**Work to be completed**
Return each line below that contains the word "flame".

____________

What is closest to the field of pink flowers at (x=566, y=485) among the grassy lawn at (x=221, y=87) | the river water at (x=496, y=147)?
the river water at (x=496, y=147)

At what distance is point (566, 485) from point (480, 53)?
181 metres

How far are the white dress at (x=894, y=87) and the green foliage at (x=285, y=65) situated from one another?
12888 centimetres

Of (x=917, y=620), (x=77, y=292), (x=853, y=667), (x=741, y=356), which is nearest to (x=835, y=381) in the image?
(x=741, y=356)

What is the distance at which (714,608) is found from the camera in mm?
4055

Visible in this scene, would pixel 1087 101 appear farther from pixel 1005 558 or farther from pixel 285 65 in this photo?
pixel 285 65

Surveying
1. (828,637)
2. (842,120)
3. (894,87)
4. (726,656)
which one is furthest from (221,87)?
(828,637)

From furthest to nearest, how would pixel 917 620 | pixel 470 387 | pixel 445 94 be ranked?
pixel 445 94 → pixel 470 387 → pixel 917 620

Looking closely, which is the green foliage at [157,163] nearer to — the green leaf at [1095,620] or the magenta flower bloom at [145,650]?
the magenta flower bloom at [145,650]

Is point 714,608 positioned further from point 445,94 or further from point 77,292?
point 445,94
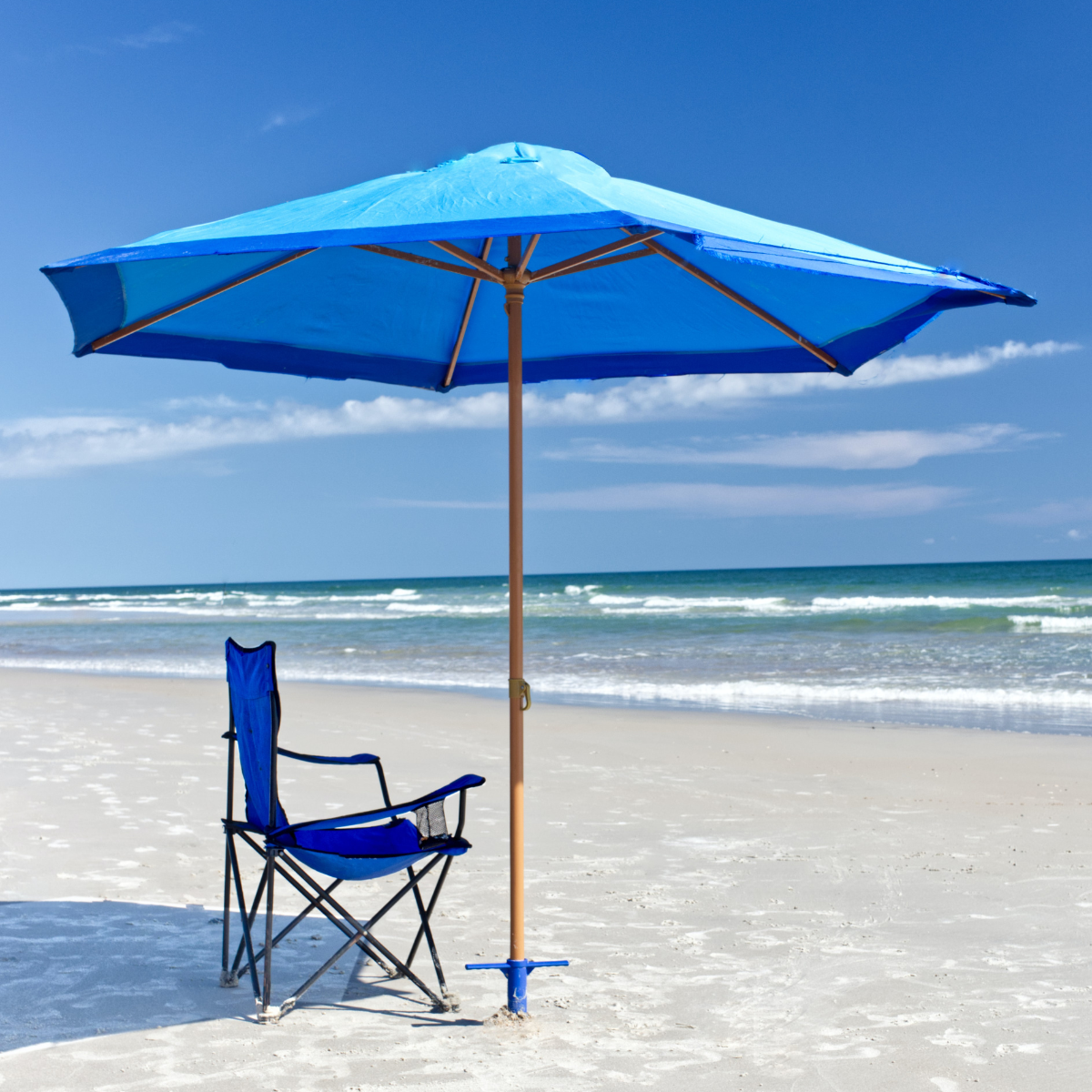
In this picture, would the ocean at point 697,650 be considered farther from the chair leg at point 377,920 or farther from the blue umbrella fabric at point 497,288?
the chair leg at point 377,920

____________

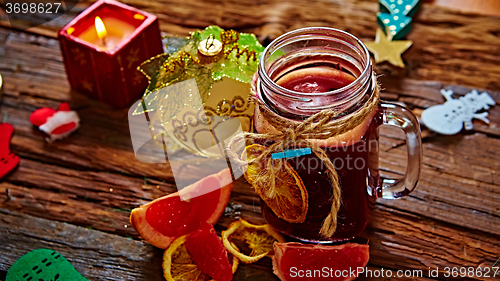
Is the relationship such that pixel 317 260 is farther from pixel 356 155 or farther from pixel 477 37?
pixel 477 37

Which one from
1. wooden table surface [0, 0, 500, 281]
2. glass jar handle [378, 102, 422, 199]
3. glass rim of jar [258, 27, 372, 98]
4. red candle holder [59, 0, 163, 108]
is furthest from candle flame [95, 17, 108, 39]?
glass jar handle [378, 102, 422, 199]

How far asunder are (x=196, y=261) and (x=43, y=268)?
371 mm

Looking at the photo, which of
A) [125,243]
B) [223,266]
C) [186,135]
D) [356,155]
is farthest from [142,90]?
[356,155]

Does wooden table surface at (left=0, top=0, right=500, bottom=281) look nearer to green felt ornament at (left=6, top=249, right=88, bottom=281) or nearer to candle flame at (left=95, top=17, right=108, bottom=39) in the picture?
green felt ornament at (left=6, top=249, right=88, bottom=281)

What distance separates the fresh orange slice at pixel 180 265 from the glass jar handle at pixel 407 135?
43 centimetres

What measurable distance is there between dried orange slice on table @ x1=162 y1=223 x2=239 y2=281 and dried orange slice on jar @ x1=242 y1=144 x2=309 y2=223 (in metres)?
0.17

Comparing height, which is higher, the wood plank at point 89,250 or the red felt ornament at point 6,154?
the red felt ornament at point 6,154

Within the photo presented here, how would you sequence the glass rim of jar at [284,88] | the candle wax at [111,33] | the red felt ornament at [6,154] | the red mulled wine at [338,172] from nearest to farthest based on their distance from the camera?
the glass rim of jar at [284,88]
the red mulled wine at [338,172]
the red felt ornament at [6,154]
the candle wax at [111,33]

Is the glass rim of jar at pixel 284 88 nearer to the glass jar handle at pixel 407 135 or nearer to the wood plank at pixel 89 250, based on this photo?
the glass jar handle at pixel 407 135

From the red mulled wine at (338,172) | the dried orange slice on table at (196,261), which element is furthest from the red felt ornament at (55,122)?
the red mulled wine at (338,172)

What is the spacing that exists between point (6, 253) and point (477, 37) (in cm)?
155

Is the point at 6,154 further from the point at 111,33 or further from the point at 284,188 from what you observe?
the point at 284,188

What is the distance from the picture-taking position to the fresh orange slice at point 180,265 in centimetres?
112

____________

**Result of this task**
is furthest from candle flame [95, 17, 108, 39]?
Does wooden table surface at (left=0, top=0, right=500, bottom=281) look nearer to green felt ornament at (left=6, top=249, right=88, bottom=281) or nearer to candle flame at (left=95, top=17, right=108, bottom=39) in the picture?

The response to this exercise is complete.